-- START PROVIDED ENTRIES --

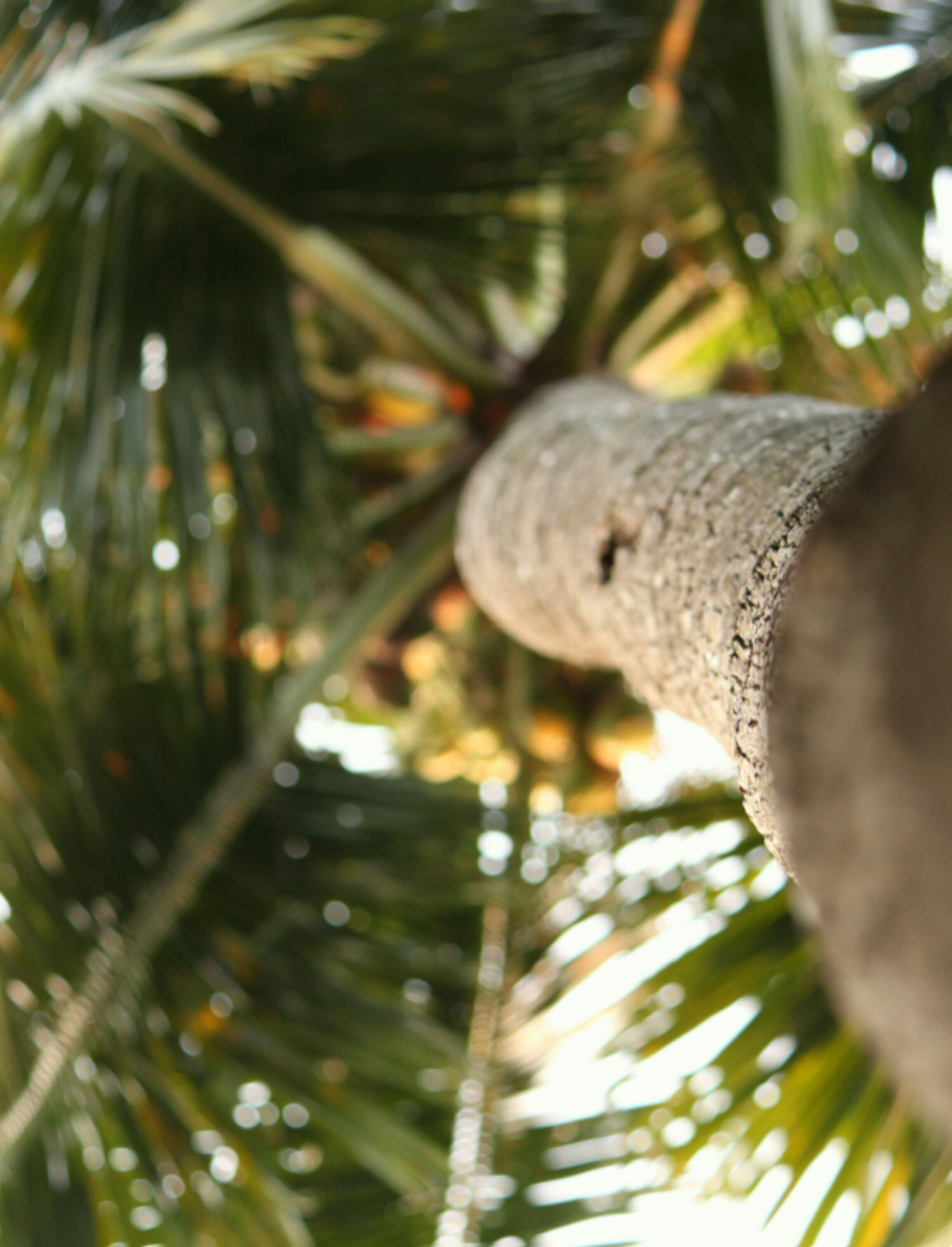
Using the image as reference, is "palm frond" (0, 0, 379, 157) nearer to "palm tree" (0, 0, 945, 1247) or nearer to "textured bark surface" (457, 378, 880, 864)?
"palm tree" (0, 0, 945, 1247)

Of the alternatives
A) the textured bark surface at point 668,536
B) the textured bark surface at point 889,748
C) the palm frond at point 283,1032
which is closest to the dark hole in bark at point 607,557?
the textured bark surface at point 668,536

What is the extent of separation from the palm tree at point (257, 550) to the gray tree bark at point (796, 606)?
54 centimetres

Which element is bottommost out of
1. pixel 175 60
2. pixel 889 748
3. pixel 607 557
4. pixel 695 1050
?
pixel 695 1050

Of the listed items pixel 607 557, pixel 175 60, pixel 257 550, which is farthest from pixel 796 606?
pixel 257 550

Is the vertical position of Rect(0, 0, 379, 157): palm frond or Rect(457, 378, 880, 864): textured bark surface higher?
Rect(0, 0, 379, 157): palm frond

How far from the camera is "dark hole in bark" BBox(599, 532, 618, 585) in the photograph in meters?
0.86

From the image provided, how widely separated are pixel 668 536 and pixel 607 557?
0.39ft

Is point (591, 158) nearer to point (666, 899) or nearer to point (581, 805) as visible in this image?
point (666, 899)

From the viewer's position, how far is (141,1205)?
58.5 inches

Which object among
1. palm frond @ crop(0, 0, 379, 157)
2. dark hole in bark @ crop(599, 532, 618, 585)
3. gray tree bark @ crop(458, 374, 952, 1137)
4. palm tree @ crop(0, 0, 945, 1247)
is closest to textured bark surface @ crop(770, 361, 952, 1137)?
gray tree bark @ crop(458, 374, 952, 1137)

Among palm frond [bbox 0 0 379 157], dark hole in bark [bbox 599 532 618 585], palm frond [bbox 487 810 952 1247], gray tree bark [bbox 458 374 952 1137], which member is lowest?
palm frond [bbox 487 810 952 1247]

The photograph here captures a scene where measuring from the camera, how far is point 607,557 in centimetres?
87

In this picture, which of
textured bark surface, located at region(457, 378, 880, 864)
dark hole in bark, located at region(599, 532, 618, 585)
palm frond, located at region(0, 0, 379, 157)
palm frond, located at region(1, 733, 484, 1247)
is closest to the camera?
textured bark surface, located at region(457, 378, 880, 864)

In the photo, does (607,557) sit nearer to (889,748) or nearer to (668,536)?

-- END PROVIDED ENTRIES --
-- START PROVIDED ENTRIES --

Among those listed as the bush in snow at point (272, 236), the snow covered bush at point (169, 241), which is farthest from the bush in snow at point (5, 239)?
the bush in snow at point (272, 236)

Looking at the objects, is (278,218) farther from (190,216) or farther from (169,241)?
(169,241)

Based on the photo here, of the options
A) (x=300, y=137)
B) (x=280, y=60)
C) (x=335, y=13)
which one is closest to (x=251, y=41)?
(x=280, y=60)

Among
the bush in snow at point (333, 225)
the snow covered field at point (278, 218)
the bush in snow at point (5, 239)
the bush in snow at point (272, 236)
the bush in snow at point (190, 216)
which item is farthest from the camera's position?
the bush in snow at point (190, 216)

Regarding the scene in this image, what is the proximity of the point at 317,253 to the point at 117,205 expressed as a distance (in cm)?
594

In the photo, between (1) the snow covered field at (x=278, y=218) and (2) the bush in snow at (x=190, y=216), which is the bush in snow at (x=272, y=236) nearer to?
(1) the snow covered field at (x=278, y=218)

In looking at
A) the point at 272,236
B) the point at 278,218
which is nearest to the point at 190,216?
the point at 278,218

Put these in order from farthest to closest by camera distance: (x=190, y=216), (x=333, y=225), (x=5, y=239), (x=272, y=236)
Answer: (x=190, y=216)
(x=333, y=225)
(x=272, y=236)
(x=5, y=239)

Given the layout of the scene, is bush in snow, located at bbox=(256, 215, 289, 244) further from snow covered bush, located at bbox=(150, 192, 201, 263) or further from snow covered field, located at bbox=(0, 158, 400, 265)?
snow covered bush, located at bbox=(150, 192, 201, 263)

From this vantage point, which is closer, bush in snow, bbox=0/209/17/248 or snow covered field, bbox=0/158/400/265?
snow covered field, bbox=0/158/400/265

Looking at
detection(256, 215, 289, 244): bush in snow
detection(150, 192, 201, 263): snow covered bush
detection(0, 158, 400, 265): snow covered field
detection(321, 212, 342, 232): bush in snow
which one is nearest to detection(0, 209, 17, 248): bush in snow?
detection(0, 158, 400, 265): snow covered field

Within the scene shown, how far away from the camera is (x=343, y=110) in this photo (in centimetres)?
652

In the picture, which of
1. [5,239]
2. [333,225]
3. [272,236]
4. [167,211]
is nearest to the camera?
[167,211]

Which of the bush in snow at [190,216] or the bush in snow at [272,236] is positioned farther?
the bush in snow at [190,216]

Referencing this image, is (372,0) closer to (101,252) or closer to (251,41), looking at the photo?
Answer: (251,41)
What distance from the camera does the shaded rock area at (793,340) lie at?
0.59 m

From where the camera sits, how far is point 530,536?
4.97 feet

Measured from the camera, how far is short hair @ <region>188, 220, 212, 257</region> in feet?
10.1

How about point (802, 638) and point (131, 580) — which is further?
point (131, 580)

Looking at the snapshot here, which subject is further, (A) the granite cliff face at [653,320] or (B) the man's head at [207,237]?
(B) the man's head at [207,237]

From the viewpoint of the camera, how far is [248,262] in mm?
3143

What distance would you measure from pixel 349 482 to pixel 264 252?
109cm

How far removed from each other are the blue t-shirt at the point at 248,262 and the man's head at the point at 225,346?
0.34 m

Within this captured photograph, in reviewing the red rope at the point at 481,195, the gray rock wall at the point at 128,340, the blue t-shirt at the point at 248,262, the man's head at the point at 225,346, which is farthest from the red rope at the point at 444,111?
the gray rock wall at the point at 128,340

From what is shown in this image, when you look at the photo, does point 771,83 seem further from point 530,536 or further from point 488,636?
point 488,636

-- END PROVIDED ENTRIES --
-- START PROVIDED ENTRIES --

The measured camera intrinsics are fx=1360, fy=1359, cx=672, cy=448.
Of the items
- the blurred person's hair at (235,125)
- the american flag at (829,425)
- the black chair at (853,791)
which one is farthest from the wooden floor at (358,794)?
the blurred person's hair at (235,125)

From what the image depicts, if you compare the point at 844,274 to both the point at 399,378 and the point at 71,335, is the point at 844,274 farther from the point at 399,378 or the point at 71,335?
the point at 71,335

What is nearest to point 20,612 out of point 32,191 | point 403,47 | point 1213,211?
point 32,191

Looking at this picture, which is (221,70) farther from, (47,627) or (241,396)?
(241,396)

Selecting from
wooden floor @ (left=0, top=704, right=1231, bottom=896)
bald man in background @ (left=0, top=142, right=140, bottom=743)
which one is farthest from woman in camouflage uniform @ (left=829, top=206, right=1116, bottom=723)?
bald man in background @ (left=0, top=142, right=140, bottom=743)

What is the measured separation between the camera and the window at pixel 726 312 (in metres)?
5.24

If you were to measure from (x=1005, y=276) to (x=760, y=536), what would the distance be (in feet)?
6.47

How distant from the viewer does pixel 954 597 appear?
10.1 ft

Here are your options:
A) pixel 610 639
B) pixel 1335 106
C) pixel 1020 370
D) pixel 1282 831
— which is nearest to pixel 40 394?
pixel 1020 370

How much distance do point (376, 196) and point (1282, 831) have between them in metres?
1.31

-- END PROVIDED ENTRIES --

THE REQUEST. Copy out the items word for word, from the line with "From the viewer's" to the line with "In the photo, does", both of those lines included.

RESULT OF THIS TASK.
From the viewer's position, how far is (141,1205)?
58.5 inches

Which object among
1. palm frond @ crop(0, 0, 379, 157)
2. dark hole in bark @ crop(599, 532, 618, 585)
3. gray tree bark @ crop(458, 374, 952, 1137)
4. palm tree @ crop(0, 0, 945, 1247)
is closest to textured bark surface @ crop(770, 361, 952, 1137)?
gray tree bark @ crop(458, 374, 952, 1137)

Among palm frond [bbox 0 0 379 157], dark hole in bark [bbox 599 532 618 585], palm frond [bbox 487 810 952 1247], gray tree bark [bbox 458 374 952 1137], which member is lowest?
palm frond [bbox 487 810 952 1247]

The photograph here captures a scene where measuring from the camera, how far is point 607,557 in centimetres?
87

In this picture, which of
textured bark surface, located at region(457, 378, 880, 864)
dark hole in bark, located at region(599, 532, 618, 585)
palm frond, located at region(0, 0, 379, 157)
palm frond, located at region(1, 733, 484, 1247)
is closest to the camera?
textured bark surface, located at region(457, 378, 880, 864)

In the photo, does (607,557) sit nearer to (889,748) or nearer to (668,536)?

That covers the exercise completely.